### Stated problem:
Each entry below is to be extracted exactly.

%%

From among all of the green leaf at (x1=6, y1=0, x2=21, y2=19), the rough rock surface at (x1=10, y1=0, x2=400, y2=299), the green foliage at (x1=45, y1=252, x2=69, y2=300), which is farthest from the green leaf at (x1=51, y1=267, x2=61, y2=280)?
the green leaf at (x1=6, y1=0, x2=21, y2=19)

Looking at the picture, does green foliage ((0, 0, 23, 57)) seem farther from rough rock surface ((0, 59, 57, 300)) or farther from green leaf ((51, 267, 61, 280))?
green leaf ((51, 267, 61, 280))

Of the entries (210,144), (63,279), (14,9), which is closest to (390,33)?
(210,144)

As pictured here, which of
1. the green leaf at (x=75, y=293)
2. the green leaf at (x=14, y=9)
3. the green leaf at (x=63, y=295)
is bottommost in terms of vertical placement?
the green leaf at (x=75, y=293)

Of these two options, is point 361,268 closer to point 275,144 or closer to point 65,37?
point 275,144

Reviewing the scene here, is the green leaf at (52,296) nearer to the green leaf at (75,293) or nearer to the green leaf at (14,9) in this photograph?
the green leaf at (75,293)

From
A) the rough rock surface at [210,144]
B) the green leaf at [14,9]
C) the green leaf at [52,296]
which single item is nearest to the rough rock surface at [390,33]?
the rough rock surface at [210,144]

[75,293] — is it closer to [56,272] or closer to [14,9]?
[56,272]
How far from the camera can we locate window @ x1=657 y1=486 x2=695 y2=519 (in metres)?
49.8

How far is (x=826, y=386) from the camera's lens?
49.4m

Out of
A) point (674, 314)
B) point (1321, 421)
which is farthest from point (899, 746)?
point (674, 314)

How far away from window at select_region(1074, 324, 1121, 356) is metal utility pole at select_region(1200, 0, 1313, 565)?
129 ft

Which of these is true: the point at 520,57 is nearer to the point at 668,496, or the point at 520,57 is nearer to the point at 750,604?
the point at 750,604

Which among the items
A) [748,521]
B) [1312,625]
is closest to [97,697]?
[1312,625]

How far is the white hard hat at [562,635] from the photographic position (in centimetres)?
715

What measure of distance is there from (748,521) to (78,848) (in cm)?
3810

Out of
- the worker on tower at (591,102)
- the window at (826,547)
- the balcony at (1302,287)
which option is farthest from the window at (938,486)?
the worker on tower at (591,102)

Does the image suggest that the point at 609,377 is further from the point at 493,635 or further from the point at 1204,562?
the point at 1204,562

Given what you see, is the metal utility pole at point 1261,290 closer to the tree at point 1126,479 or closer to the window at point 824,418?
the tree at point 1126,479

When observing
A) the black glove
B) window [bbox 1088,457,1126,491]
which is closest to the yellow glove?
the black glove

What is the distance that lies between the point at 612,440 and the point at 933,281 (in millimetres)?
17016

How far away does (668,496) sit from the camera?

%%

### Output:
From among all of the green leaf at (x1=6, y1=0, x2=21, y2=19), the rough rock surface at (x1=10, y1=0, x2=400, y2=299), the green foliage at (x1=45, y1=252, x2=69, y2=300), which is farthest from the green leaf at (x1=51, y1=267, x2=61, y2=280)?
the green leaf at (x1=6, y1=0, x2=21, y2=19)

Looking at the picture, does green foliage ((0, 0, 23, 57)) seem farther from rough rock surface ((0, 59, 57, 300)) or farther from green leaf ((51, 267, 61, 280))?
green leaf ((51, 267, 61, 280))

Of the entries (210,144), (63,279), (14,9), which is closest to (390,33)?
(210,144)

As pictured here, which of
1. the green leaf at (x=75, y=293)
2. the green leaf at (x=14, y=9)
3. the green leaf at (x=63, y=295)
is bottommost in terms of vertical placement?
the green leaf at (x=75, y=293)

Of these two options, is point 361,268 closer to point 275,144 or closer to point 65,37?
point 275,144

Reviewing the scene here, is the green leaf at (52,296) nearer to the green leaf at (75,293) or nearer to the green leaf at (14,9) in this photograph?
the green leaf at (75,293)

From
A) the rough rock surface at [210,144]
B) the green leaf at [14,9]
C) the green leaf at [52,296]
which single item is nearest to the rough rock surface at [390,33]?
the rough rock surface at [210,144]

[75,293] — is it closer to [56,272] or closer to [14,9]?
[56,272]
How far from the camera can we locate window @ x1=657 y1=486 x2=695 y2=519 (in metres)?
49.8

How far is (x=826, y=386) from the camera's lens?
49.4m

Out of
A) point (674, 314)
B) point (1321, 421)
which is farthest from point (899, 746)?
point (674, 314)

How far away from window at select_region(1074, 324, 1121, 356) is metal utility pole at select_region(1200, 0, 1313, 565)?
129 ft

Which of these is true: the point at 520,57 is nearer to the point at 668,496, or the point at 520,57 is nearer to the point at 750,604?
the point at 750,604

Which among the items
A) [748,521]
B) [1312,625]
is closest to [97,697]?
[1312,625]

How far is the white hard hat at [562,635] from the photographic position (in centimetres)?
715

What measure of distance is there from (748,521) to (78,848) (in cm)?
3810

Out of
- the worker on tower at (591,102)
- the window at (826,547)
- the balcony at (1302,287)
which option is farthest from the window at (938,486)?
the worker on tower at (591,102)

Does the image suggest that the point at 609,377 is further from the point at 493,635 or further from the point at 1204,562?
the point at 1204,562

Given what you see, is the metal utility pole at point 1261,290 closer to the tree at point 1126,479 or closer to the window at point 824,418?
the tree at point 1126,479

When observing
A) the black glove
B) window [bbox 1088,457,1126,491]
which is closest to the yellow glove?
the black glove

What is the distance that lies between the point at 612,440 and the point at 933,281 (in millimetres)?
17016

How far away does (668,496) sit from the camera?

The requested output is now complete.